Die Weltethos-Idee hat als Ziel, den gesellschaftlichen Frieden, den Weltfrieden fördern zu helfen. Sie ist also kein Selbstzweck, es geht ihr auch nicht allein um den Dialog der Religionen, es handelt sich nicht um eine rein religiöse Idee, sondern sie steht in einem grösseren Zusammenhang, im Dienst des Friedens. Daher Hans Küngs Slogan “Kein Frieden unter den Nationen ohne Frieden unter den Religionen!” Damit ist natürlich nicht gemeint, dass die Verständigung und das friedliche Verhältnis der Religionen der einzige Schlüssel zu Gerechtigkeit und Weltfrieden wären; es handelt sich, philosophisch gesprochen, zwar nicht um eine hinreichende, aber um eine notwendige Bedingung.
Ausgangspunkt des Weltethos ist das Bewusstsein der gemeinsamen Verantwortung aller Menschen, ob religiös oder nicht, für die Zukunft unseres Planeten Erde und der Menschheit. In Abgrenzung von einer reinen Erfolgsethik wie von einer reinen Gesinnungsethik handelt es sich bei Weltethos um eine Dimension von Verantwortungsethik, die sich um die Bedingungen des Überlebens der Menschheit und der Menschlichkeit allen Lebens sorgt. Auf der Suche nach einer Basis, diese Verantwortung gemeinsam wahrzunehmen, wird gefragt, welche Gemeinsamkeiten im Ethos sich zwischen den Religionen empirisch feststellen lassen: es geht darum, diese wieder zu entdecken und bewusst zu machen, nicht etwa sie neu zu konzipieren oder gar zu erfinden. Diese interreligiöse Fragestellung führt zu einigen inhaltlichen Elementaraussagen. Das Basisdokument des Projekts Weltethos, die „Erklärung zum Weltethos“ des Parlaments der Weltreligionen in Chicago 1993, formuliert sie in zwei Prinzipien und vier Weisungen oder Selbstverpflichtungen vi:
1. Grundprinzip – das Humanitätsprinzip: Jeder Mensch muss menschlich behandelt werden.
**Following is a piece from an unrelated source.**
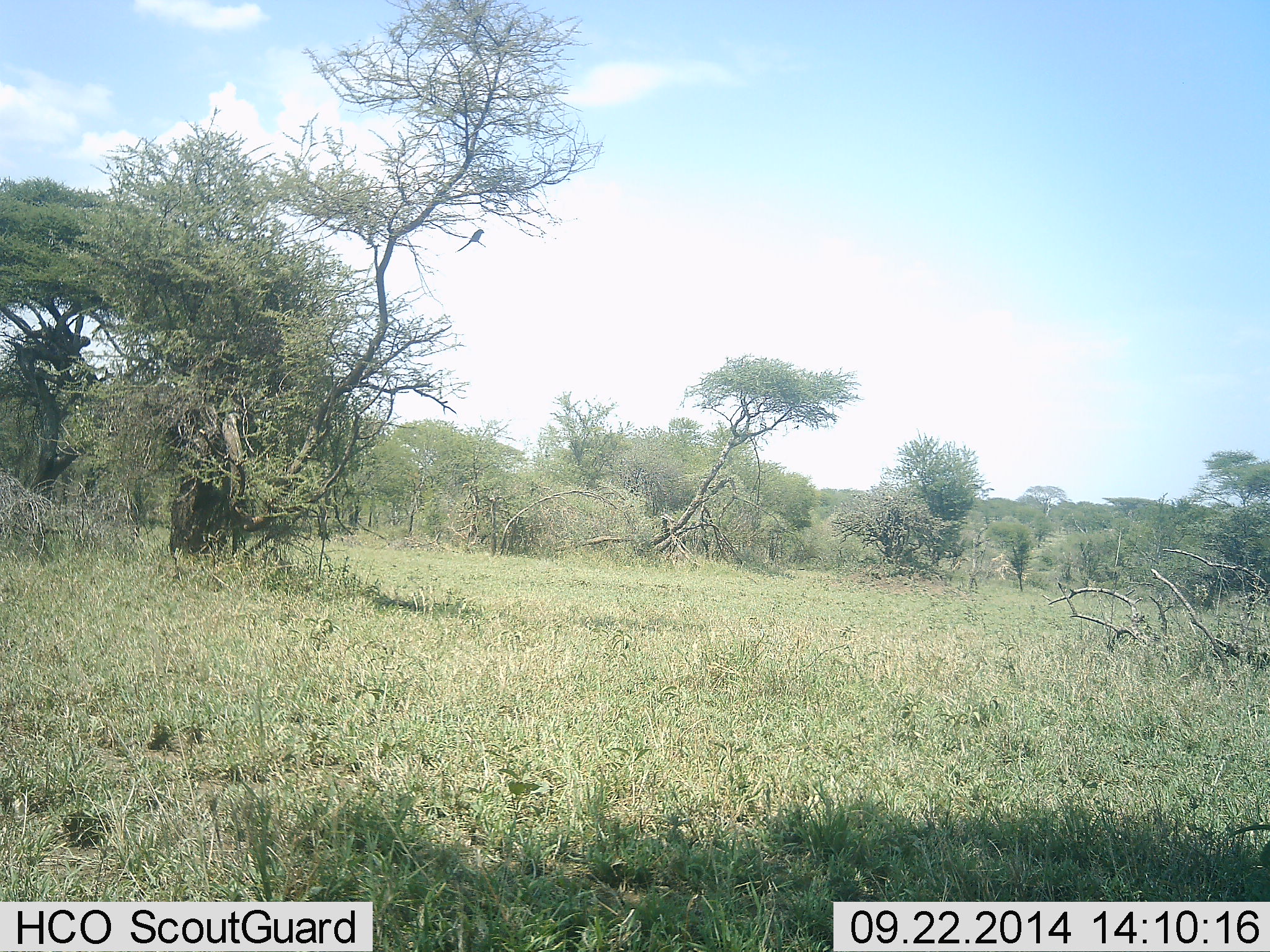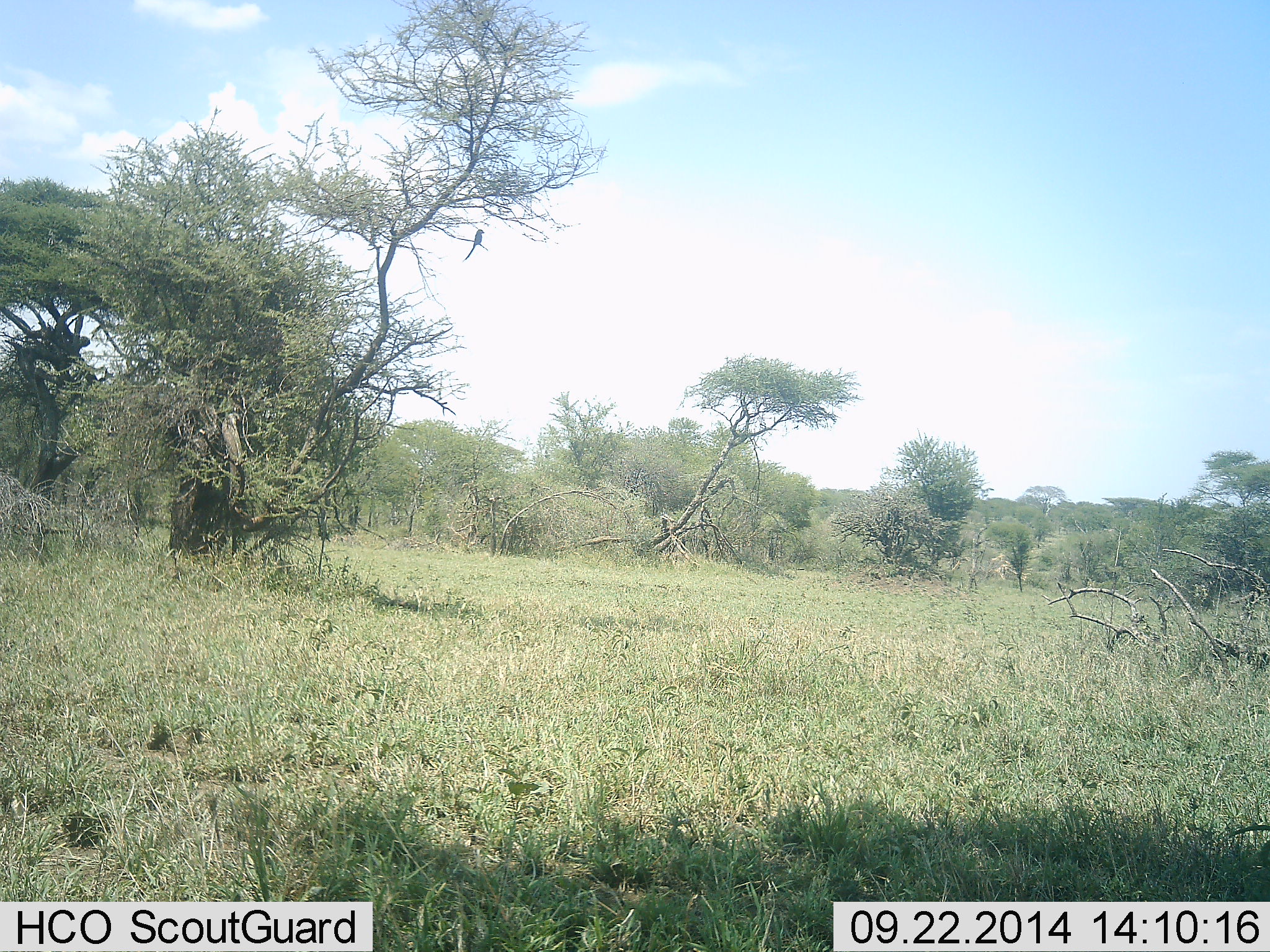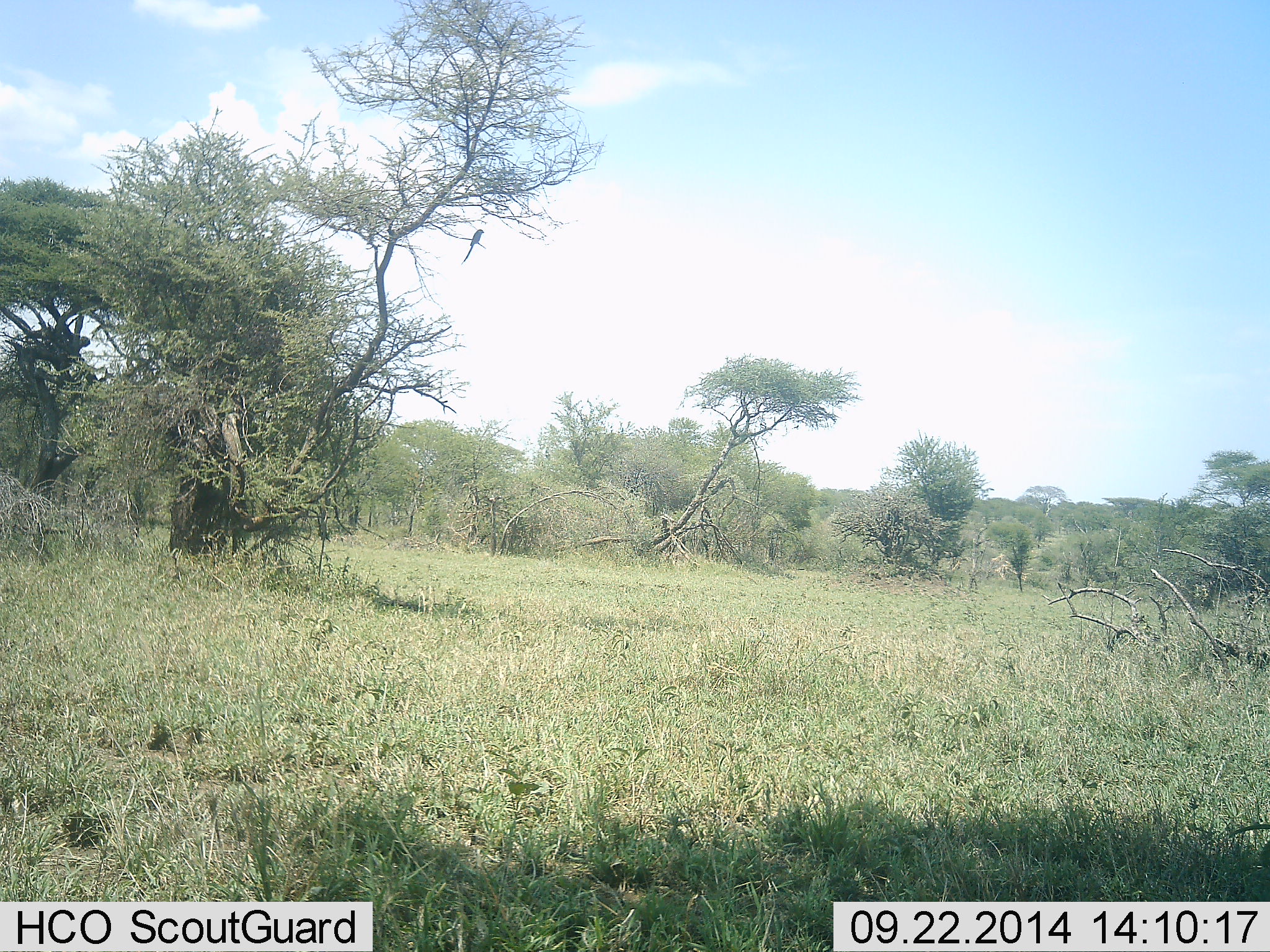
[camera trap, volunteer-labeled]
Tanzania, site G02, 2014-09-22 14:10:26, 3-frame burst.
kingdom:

Im Zentrum dieses Grundethos steht also das, was Küng in seinem Buch von 1990 als ein “ökumenisches Grundkriterium” für ein gemeinsames Ethos bezeichnet, in dem alle Religionen übereinstimmen müssten, weil es überhaupt alle Menschen miteinander verbindet: das Humanum, das wahrhaft Menschliche. Diese grundlegende Erkenntnis ergibt sich aus der unveräusserlichen Würde jedes Menschen aufgrund seines blossen Menschseins, die ja auch den Menschenrechten zugrunde liegt. Der vorhin bereits erwähnte Philosoph André Comte-Sponville betont: „Treue gegenüber der Menschlichkeit und der Verpflichtung zur Menschlichkeit! Das nenne ich praktischen Humanismus, der keine Religion, sondern eine Ethik ist. ... Die erste Pflicht und das Prinzip aller anderen ist, menschlich leben und handeln. Die Religion 5 genügt dazu nicht, noch dispensiert sie davon. Der Atheismus allerdings auch nicht. vii
"In praktisch allen Kulturen und Religionen der Menschheit findet sich eine zweite Regel, welche dieses formale Grundprinzip entfaltet – die sogenannte „Goldene Regel“:
2. „Was du nicht willst, das man dir tut, das füg‘ auch keinem anderen zu.“
Oder positiv: „Was du willst, das man dir tut, das tue auch den anderen.“ Diese Goldene Regel findet sich bereits bei dem chinesischen Weisen Konfuzius fünf Jahrhunderte vor Christi Geburt und zieht sich als ethische Norm durch alle Religionen hindurch. Sie ist auch von Philosophen wie z. B. Immanuel Kant, aber auch von heutigen Philosophen wie etwa dem Franzosen Luc Ferry auf nicht-religiöser Basis diskutiert worden und kann so in der Tat eine Grundlage ethischen Handelns bilden, auf der sich alle Menschen, gleich welcher Religion oder Weltanschauung treffen können. viii
Doch diese beiden Prinzipien schliessen in sich sehr konkrete Weisungen ein, von denen sich wenigstens vier ebenfalls in allen Religionen wiederfinden. Die Erklärung von Chicago formuliert sie folgendermassen:
Die Formulierungen dieser ethischen Leitlinien erinnern in der Chicago-Erklärung zwar an die Bibel, genauer an die sogenannten „Zehn Gebote“, besser „Zehn Worte“, der jüdischen Tradition, die dann auch vom Christentum übernommen wurden. Doch kein Geringerer als Thomas Mann hat in seiner Mose- Erzählung „Das Gesetz“ die Zehn Gebote als das „ABC des Menschenbenehmens“ bezeichnet und damit ausgedrückt, dass allein schon diese Formulierungen weit über einen begrenzten Kultur- und Religionsbereich hinausweisen.ix Noch interessanter ist dabei jedoch, dass auch in anderen Religionen, etwa im Buddhismus und im Islam, sich ganz ähnliche ethische Forderungen finden. Ein Vergleich zwischen den Zehn Geboten der Bibel und einem islamischen ethischen Kodex, wie er sich in der Sure 17 des Koran findet, kann solche Ähnlichkeiten eindrucksvoll zeigen.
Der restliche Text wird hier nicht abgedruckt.